WordPress.org

Make WordPress Core

Opened 3 years ago

Last modified 5 weeks ago

#24661 new defect (bug)

remove_accents is not removing combining accents

Reported by: NumidWasNotAvailable Owned by:
Milestone: Future Release Priority: normal
Severity: normal Version: 1.2.1
Component: Formatting Keywords: has-patch
Focuses: Cc:

Description

As stated in ticket #22363, the function remove_accents does not remove combining accents.

Here is my test:

remove_accents( 'Capture d’écran 2013-02-20 à 23.36.06.png' );

This returns Capture d’écran 2013-02-20 à 23.36.06.png since é and à are made up with combining accents (e.g. à is a + `).

Attachments (11)

24661.0.rev24527.patch (773 bytes) - added by NumidWasNotAvailable 3 years ago.
24661.0.tests.rev1301.patch (1.2 KB) - added by numidwasnotavailable 3 years ago.
Unit test
Capture d’écran 2013-03-30 à 11.36.32.png.zip (89.8 KB) - added by tar.gz 3 years ago.
A file containing combined diacritics
HeavyMetalUmlaut.zip (481.2 KB) - added by tar.gz 3 years ago.
Two real-world attachments with German combined diacritics.
RemoveAccents.php.patch (1.9 KB) - added by nunomorgadinho 3 years ago.
previous unit test plus tests for a collection of filenames that could be problematic
24661.1.patch (1.1 KB) - added by p_enrique 3 years ago.
Use PCRE extension only when it's available
24661.2.patch (9.3 KB) - added by gitlost 3 months ago.
Refresh, modified to target only "Mn" chars following Latin chars. Includes unit tests.
24661.3.patch (13.4 KB) - added by gitlost 2 months ago.
Add _wp_can_use_pcre_ucp() function.
24661.4.patch (13.5 KB) - added by gitlost 2 months ago.
Use statics instead of global defines.
24661.5.patch (13.4 KB) - added by gitlost 2 months ago.
Er, do it right.
24661.6.patch (13.0 KB) - added by gitlost 7 weeks ago.
Don't use separate file for single-byte regexs.

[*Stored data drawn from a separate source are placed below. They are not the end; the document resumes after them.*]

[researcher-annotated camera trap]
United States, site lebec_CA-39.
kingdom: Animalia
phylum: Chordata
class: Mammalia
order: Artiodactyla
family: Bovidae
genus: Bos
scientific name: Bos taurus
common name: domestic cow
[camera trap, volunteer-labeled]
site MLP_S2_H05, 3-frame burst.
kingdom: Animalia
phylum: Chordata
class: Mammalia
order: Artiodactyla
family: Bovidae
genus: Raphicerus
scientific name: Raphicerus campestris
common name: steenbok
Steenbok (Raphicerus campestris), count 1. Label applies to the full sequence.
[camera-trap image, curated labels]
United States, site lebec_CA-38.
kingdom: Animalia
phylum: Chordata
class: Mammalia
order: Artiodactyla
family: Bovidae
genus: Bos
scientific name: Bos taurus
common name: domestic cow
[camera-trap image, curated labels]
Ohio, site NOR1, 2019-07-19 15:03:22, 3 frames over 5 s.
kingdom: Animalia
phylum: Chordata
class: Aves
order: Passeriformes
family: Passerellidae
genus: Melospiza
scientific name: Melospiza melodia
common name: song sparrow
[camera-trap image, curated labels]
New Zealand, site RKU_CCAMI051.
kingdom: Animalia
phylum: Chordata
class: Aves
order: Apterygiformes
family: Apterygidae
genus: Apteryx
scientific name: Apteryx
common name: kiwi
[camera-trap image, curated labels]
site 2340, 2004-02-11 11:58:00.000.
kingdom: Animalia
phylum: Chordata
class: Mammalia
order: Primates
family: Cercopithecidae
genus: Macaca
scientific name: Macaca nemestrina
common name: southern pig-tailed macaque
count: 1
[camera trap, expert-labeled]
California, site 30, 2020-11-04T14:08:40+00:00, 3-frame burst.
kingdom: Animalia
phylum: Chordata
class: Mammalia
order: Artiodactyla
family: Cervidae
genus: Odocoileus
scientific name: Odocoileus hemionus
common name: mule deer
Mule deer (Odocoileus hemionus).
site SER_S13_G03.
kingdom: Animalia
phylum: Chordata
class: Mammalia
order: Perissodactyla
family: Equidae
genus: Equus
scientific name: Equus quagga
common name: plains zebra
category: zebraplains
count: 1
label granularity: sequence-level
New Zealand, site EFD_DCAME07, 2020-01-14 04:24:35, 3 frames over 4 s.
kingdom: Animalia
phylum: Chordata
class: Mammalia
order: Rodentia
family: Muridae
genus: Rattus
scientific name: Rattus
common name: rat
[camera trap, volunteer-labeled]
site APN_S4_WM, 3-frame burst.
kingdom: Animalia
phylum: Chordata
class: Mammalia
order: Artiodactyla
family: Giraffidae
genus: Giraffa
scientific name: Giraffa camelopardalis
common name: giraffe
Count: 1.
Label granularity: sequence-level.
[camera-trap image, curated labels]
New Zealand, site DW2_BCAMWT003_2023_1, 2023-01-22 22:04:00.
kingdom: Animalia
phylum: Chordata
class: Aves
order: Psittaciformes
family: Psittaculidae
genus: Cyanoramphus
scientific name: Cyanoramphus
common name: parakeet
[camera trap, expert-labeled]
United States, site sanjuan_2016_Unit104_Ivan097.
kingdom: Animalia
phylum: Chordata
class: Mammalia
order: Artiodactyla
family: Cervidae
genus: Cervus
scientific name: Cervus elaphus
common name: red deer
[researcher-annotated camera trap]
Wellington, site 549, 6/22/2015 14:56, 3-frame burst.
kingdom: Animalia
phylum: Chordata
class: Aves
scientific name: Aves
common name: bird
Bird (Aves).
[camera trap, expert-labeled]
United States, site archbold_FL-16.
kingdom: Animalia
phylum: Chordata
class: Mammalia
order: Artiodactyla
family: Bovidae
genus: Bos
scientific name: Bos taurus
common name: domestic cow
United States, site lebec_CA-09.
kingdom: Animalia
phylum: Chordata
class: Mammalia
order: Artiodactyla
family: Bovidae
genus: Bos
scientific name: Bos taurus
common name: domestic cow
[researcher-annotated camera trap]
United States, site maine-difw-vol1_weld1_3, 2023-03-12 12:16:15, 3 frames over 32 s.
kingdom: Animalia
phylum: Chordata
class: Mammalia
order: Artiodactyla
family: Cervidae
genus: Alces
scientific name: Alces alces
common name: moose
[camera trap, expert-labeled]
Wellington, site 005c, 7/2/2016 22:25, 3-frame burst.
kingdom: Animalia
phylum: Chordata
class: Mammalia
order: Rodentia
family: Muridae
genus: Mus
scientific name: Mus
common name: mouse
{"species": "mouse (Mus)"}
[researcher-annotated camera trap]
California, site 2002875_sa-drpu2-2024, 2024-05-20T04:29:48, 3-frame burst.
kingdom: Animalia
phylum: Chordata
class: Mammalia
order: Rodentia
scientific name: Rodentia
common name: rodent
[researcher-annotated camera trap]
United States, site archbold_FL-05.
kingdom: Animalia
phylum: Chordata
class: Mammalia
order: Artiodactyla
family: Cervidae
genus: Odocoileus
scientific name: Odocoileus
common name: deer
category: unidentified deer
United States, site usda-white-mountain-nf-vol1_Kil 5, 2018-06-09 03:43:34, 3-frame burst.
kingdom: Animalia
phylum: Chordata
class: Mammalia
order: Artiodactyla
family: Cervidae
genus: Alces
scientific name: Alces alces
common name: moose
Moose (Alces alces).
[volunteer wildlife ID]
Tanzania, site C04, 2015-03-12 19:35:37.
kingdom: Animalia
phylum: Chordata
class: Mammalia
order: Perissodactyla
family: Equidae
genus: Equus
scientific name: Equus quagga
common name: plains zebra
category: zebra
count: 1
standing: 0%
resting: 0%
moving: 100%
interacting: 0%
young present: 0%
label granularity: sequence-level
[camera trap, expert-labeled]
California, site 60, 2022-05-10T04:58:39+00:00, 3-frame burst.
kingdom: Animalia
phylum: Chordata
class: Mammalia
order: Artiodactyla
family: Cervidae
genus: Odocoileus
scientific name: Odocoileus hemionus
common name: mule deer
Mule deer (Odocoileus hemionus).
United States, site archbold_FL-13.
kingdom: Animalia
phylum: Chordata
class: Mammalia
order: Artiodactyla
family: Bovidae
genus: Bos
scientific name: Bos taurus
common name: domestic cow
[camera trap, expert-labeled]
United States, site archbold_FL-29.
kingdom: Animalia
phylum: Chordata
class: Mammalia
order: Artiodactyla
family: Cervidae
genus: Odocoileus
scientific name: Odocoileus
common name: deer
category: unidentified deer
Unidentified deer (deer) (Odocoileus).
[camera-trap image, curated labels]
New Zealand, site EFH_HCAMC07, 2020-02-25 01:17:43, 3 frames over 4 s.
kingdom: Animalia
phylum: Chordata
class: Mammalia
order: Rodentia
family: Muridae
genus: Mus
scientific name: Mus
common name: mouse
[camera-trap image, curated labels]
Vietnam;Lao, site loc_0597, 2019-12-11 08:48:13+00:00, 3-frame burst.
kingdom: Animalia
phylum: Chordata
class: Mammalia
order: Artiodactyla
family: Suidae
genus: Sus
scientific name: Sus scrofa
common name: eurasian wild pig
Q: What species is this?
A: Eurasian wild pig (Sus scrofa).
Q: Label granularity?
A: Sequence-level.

Download all attachments as: .zip

Change History (47)

#1 @NumidWasNotAvailable
3 years ago

  • Cc wordpress-org@… added
  • Keywords has-patch added

#2 @SergeyBiryukov
3 years ago

  • Keywords needs-unit-tests added
  • Version changed from trunk to 1.2.1

#3 @numidwasnotavailable
3 years ago

  • Keywords dev-feedback added

#4 @SergeyBiryukov
3 years ago

  • Keywords 3.7-early added
  • Milestone changed from Awaiting Review to Future Release

#5 @wonderboymusic
3 years ago

  • Milestone changed from Future Release to 3.7

these are all marked 3.7-early

#6 @tar.gz
3 years ago

I tested the behavior in Safari 6 on OSX 10.8 to see if the bug is still present - it is. So I think it's still worthwhile to fix this issue that potentially can affect every OS X or iOS user.

For the case you need a file for testing, here's a PNG that's named exactly the way screen captures are named on a French language OS X. Those are the files that I see triggering that error most frequently.

I'm zipping it, for the case Trac would try to auto-fix those characters.

@tar.gz
3 years ago

A file containing combined diacritics

#7 @nacin
3 years ago

  • Keywords commit added; dev-feedback 3.7-early removed
  • Milestone changed from 3.7 to 3.8

This looks great. Would be nice to have additional test data (such as a collection of filenames like what tar.gz uploaded), versus just ranges that get turned into empty strings.

#8 @tar.gz
3 years ago

Today one of my German-speaking customers bumped into that problem, which motivated me to re-test the patch against the current beta (3.7-beta1-25639).

I applied both 22363.2.patch:ticket:22363 (makes remove_accents run for sanitize_file_name), and 24661.0.rev24527.patch (improves remove_accents by fixing combined characters).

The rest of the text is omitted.